Do you know that old saying? Do your children? When we say, “we can’t see the forest for the trees” we’re talking about perspective; about the ‘big picture’.

That makes sense, doesn’t it? When you’re standing facing hundreds of trees directly in front of you, it’s hard to grasp the big picture- the forest that is made up of all those trees.

Homeschooling is the same way. When we’re faced with the hundreds of ‘trees’ that make up each subject, each hour in the teaching day, each assignment and each test score it’s difficult to see the big picture. We easily lose sight of the ‘forest’ that is made up of all these individual hours in the form of a complete education, a mature worldview and a clear sense of personhood and purpose that well-educated children possess.

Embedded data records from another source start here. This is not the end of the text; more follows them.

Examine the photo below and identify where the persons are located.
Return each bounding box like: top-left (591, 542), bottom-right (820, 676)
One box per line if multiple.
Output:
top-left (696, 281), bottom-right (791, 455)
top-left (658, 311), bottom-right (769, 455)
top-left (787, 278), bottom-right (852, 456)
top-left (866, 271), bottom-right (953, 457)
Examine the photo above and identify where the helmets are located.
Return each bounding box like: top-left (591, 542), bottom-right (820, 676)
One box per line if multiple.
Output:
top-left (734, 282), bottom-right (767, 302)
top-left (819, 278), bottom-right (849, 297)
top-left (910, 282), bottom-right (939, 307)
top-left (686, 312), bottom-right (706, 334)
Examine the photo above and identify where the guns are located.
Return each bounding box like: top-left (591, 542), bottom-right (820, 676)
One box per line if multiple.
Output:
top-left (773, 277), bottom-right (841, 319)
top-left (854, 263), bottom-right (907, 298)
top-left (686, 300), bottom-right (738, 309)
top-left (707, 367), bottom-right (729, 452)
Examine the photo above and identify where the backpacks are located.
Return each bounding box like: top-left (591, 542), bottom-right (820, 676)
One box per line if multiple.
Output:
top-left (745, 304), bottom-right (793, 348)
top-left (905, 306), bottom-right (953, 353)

I’ve said so often that homeschooling is a marathon- not a sprint. We put one foot in front of another. Do it long enough and we’ve completed a marathon. But on any given day we so easily forget the ‘forest’ that’s before us.

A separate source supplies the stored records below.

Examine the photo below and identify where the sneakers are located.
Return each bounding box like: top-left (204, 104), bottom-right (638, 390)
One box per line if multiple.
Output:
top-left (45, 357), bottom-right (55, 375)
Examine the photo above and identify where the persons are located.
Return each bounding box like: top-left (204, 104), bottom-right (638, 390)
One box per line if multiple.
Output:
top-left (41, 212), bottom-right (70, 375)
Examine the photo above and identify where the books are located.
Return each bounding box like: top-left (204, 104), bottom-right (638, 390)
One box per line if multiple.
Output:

Take a moment now to roll out the future in your mind. I want you to see your son or daughter as a mature man or woman. Watch the way they serve the Lord with their gifts and talents. Now watch the way they treat their spouse with dignity and respect- the way they nurture and train their own children. Now ‘see them’ as they offer wise counsel to their friends. Imagine them in jobs and careers where they not only know the ‘what’ of their job, but they also grasp the bigger picture of ‘why’ they’re doing what they’re doing. They have a sense of purpose and they’re pursuing it with a passion born of confidence. That’s a pretty beautiful ‘forest’ isn’t it?

Talk with your children today about the big picture. They too need to be reminded why we’re doing all this every day. It’s not just to pass a test on Friday or to be able to get into college. It’s about becoming the man or woman the Lord wants them to become. It’s about finding their purpose- their destiny. It’s about becoming a mature adult and taking their place in the world someday.
Give thanks that the hundreds of individual ‘trees’ you deal with every day comprise a rich, vast ‘forest’ which is a worthy goal.


2 Responses so far »

  1. 1

    donna said,

    So true! There are many days that I wonder if I am the best teacher for my child…especially when we are out with family and it becomes apparent my child does not know something..others feel he should know…like the months of the year..or days of the week, or they mispell an easy word. I feel like we are under a microscope and my kids must be perfect little know it alls.

    If a kid who goes to Public school is unknowlegdeable of some trivial piece of information..people laugh it off….oh those crappy public schools 😦 But if I am hometeaching and my child fails to get the right answer I am scrutiinzed and looked at as if I am such a falure. It just puts more and more pressure upon me as the parent. I admit there are days I want to give up. It is nice to read such a positive perspective. I will remember this saying you have posted. Thanks 🙂

  2. 2

    Sandra said,

    This is a great post! Thanks for the reminder.